Bach democratico
di Roberta Pedrotti
Nonostante la classe, non spicca in modo particolare l'interpretazione di Giuliano Carmignola, solista d'eccezione nel concerto natalizio di Musica Insieme; poco male perché, se sono smussati i rapporti di forza fra singolo e assieme, l'effetto è perfettamente in linea con l'eleganza e l'equilibrio che caratterizzano il Concerto Köln.
BOLOGNA, 12 dicembre 2016 - Anche quest’anno Musica Insieme augura buone feste al suo pubblico su note barocche, in questo caso tutte circoscritte ai primi anni ‘20 del Settecento a esclusione del Concerto XI in sol maggiore di Charles Avison (1709-1770), autore già in odor di galanteria ma comunque dichiaratamente ispirato alle sonate per cembalo di Domenico Scarlatti, e dunque alla stessa generazione di Bach e Benedetto Marcello (nonché di Pietro Antonio Locatelli, seppur di questi più giovane d’una decina d’anni).

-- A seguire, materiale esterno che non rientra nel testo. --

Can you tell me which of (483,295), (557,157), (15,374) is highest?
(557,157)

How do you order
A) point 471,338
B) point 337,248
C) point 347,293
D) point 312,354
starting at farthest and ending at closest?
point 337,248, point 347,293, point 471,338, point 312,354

Un programma bel equilibrato fotografa in una relativa sincronia forme di concerto grosso, concerto solistico (o a due) e ouverture all’italiana in tre movimenti, quest’ultima rappresentata dalla sinfonia per l’oratorio Gioàs di Marcello, capace di riservare qualche sorpresa nelle intriganti soluzioni timbriche e tecniche del terzo tempo. Non mancano di stimolare l’attenzione anche il concerto grosso di Locatelli e la rielaborazione, da parte di Avison, per archi della tastiera scarlattiana, tuttavia il sovrano incontrastato della serata è, inesorabilmente, Johann Sebastian Bach.
I concerti per violino archi e continuo BWV 1041 e 1042, ma soprattutto il 1043 che di violini solisti ne prevede due, sono fra quelle pagine per cui ogni parola d’esegesi pare superflua e impari: si ascoltino, si godano. Cos’altro se non ammirata deferenza può ispirare l’eloquio poetico del raffinatissimo intrecciarsi dei seguaci, mutevoli per ruolo e numero, ora dell’uno ora dell’altro solista nel concerto BWV 1043? Non più la contrapposizione fra il gruppo ristretto del concertino e la collettività dell’orchestra al completo, né la contrazione in cui ai tutti risponde un singolo virtuoso, o l’equilibrio della triosonata, con due solisti e il basso continuo: in questo concerto gli archi e il continuo sviluppano un discorso articolato di rapporti cangianti ma, parimenti, governati con sovrano equilibrio contrappuntistico e formale.
Il Concerto Köln si destreggia con forbita eleganza, suono chiaro, equilibrato, musicalità misuratissima. La fama dell’illustre complesso, protagonista di tante prestigiose incisioni anche operistiche, non è smentita in quest’occasione, che permette di apprezzarne dal vivo il gusto e il rigore discreto. Questo senso di fine temperanza non si stempera quando dall’ensemble cominciano a emergere i solisti e, per quanto il primo impatto con lo Stradivari dell’ospite d’onore Giuliano Carmignola ricordi il blasone dello strumento, in breve anche il manufatto cremonese cede cortese la luce della ribalta. Fuor di metafora, Carmignola non s’impone mai per carisma e mordente, giocando piuttosto con classe consumata la carta dell’armonia paritaria con il Concerto Köln, anche a costo di offuscare un po’ lo smalto che ci si aspetterebbe da un solista, specie del suo calibro. Pare, insomma, che l’intento sia proprio quello di leggere i concerti solistici in maniera decisamente democratica, senza distinguere marcatamente i soli, ma amalgamandoli all’insieme di cui si fanno, occasionalmente, portavoce e punto di riferimento, prime parti più che ospiti. Carmignola possiede l’allure dell’esperienza, della statura e della figura signorile, ma non sovrasta la concentrazione e il fare fresco e accattivante della sua allieva e konzertmeister dell’orchestra Mayumi Hirasaki. In nessun caso, comunque, l’uno o l’altra spiccano in maniera eclatante: sono i capofila d’un saggio consesso musicale.
Il concerto risulta, così, piacevole, mette al centro dell’attenzione il valore intrinseco delle partiture, più nel ponderato equilibrio che nell’estro e nell’impronta indimenticabile dell’artista, più nella misura che nella brillantezza, più nell’omogeneità che nei contrasti. Più illuminismo che barocco.
Successo e due bis bachiani, l’Allegro dal concerto BWV 1043 e l’Adagio dal Concerto per cembalo in sol minore: bis collettivi, pur con uno o due strumenti-cardine, e non poteva essere altrimenti.